WHEN NONPROFITS and NGOs implement strategies that are ineffective or even counterproductive to our goals, there is no way for the movement to hold them accountable or get them to change course.
But even when they are successful in winning immediate changes, this top-down approach relegates the majority to the role of passive recipients rather than active participants in their own liberation. This is major problem in the long run if we are to win lasting, system change.

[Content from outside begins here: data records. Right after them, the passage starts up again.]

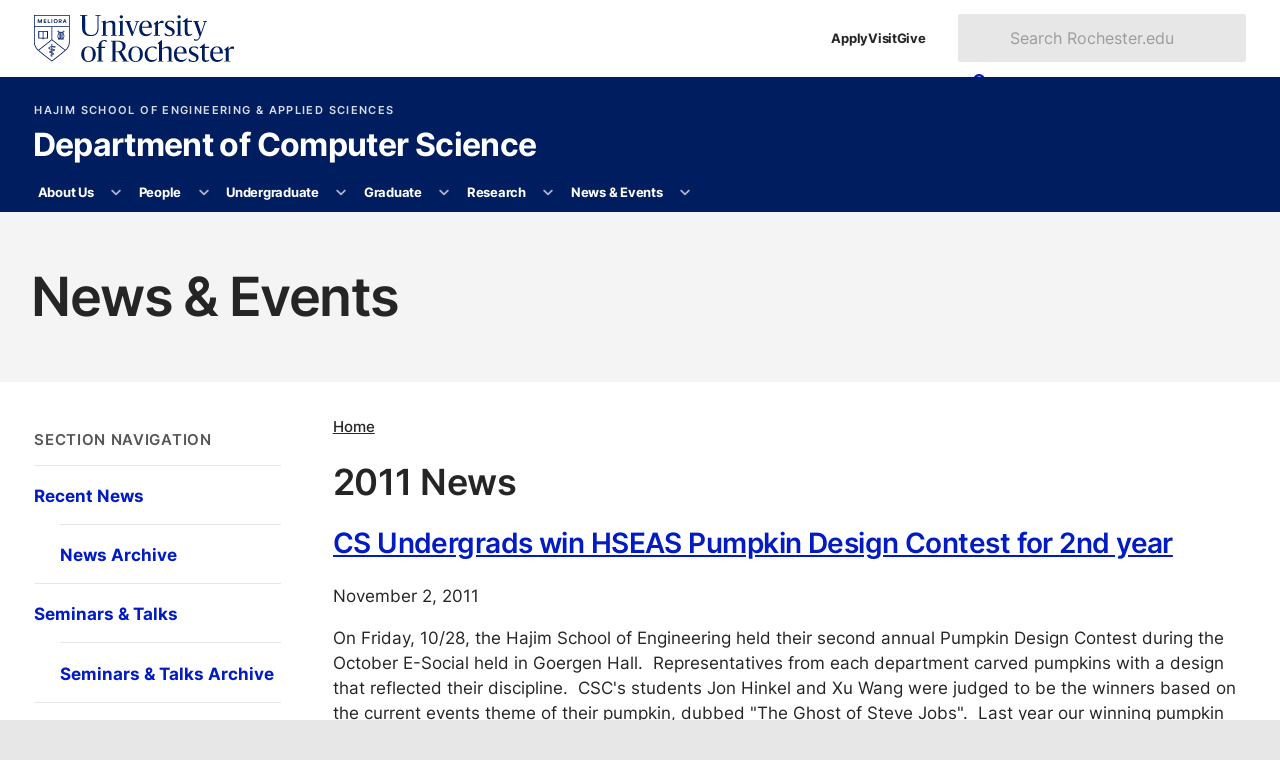

--- FILE ---
content_type: text/css
request_url: https://www.rochester.edu/college/assets/yellowjacket/css/pages/news-events-index.css
body_size: 351
content:
.news-event--list {
  overflow: hidden; }

.news-event__image {
  float: left;
  margin: 0 1em 1em 0;
  max-width: 12em;
  width: 33%; }

.news-event__image img {
  display: block;
  width: 100%; }


--- FILE ---
content_type: application/javascript
request_url: https://www.rochester.edu/college/assets/yellowjacket/js/layout-header.js
body_size: 958
content:
(() => {

  function init() {
    // only set the popover pattern if we are on a mobile screen
    const searchButton = document.querySelector('#university-search-toggle');
    const searchContainer = document.querySelector('#university-search');

    // console.log('setup popover behavior');
    if (!window.matchMedia('(min-width: 64em)').matches && searchButton) {

      // use Popover API if supported
      if (HTMLElement.prototype.hasOwnProperty('popover')) {
        searchButton.popoverTargetElement = searchContainer;
        searchButton.popoverTargetAction = 'toggle';
        searchContainer.popover = 'auto';
        // use toggle event if present
        if (typeof searchButton['ontoggle'] !== 'undefined') {
          // https://developer.mozilla.org/en-US/docs/Web/API/HTMLElement/toggle_event#examples
          searchContainer.addEventListener('toggle', event => {
            if (event.newState === 'open') {
              searchButton.classList.add('expanded');
              setTimeout(() => {
                searchContainer.querySelector('input[type="text"][id]').focus();
              }, 150);
            } else {
              searchButton.classList.remove('expanded');
            }
          })
        }
      } else {
        // set aria-expanded attributes that corresponding CSS can match against
        searchButton.setAttribute('aria-controls', searchContainer.id);
      }
    }

    // header toggle buttons
    document.querySelectorAll('.header-masthead .toggle-button[aria-controls]').forEach(el => el.addEventListener('click', toggleTarget));
    // sidebar section buttons
    document.querySelectorAll('button.section-title[aria-controls]').forEach(el => el.addEventListener('click', toggleTarget));

    // open details.accordion if hash creates a matching selector
    /*
    const hash = document.location.hash;
    if(hash) {
      const details = document.querySelector(`details${hash}`);
      if (details) {
        details.open = true;
      }
    }
    */
  }

  function toggleTarget(event) {
    const target = document.querySelector(`#${event.target.getAttribute('aria-controls')}`);
    const hidden = event.target.getAttribute('aria-expanded') === 'true' ? true : false;

    if (!hidden) {
      target.classList.add('expanded');
    } else {
      target.classList.remove('expanded');
    }

    event.target.setAttribute('aria-expanded', !hidden);
  }

  document.addEventListener('DOMContentLoaded', init);

})();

In his pamphlet The Two Souls of Socialism, U.S. socialist Hal Draper explained why revolutionary Marxists take a different approach:
What unites the many different forms of Socialism-from-Above is the conception that socialism (or a reasonable facsimile thereof) must be handed down to the grateful masses in one form or another, by a ruling elite which is not subject to their control in fact. The heart of Socialism-from-Below is its view that socialism can be realized only through the self-emancipation of activized masses in motion, reaching out for freedom with their own hands, mobilized "from below" in a struggle to take charge of their own destiny, as actors (not merely subjects) on the stage of history.
"The emancipation of the working classes must be conquered by the working classes themselves": this is the first sentence in the Rules written for the First International by Marx, and this is the First Principle of his lifework.
This is why our emphasis is on building up the confidence and self-organization of the widest possible layers of ordinary people. Only through our collective struggle do we have the power to both bring capitalism to its knees and become capable of reorganizing society in our own interests. No nonprofit, however well-intentioned, can do it for us.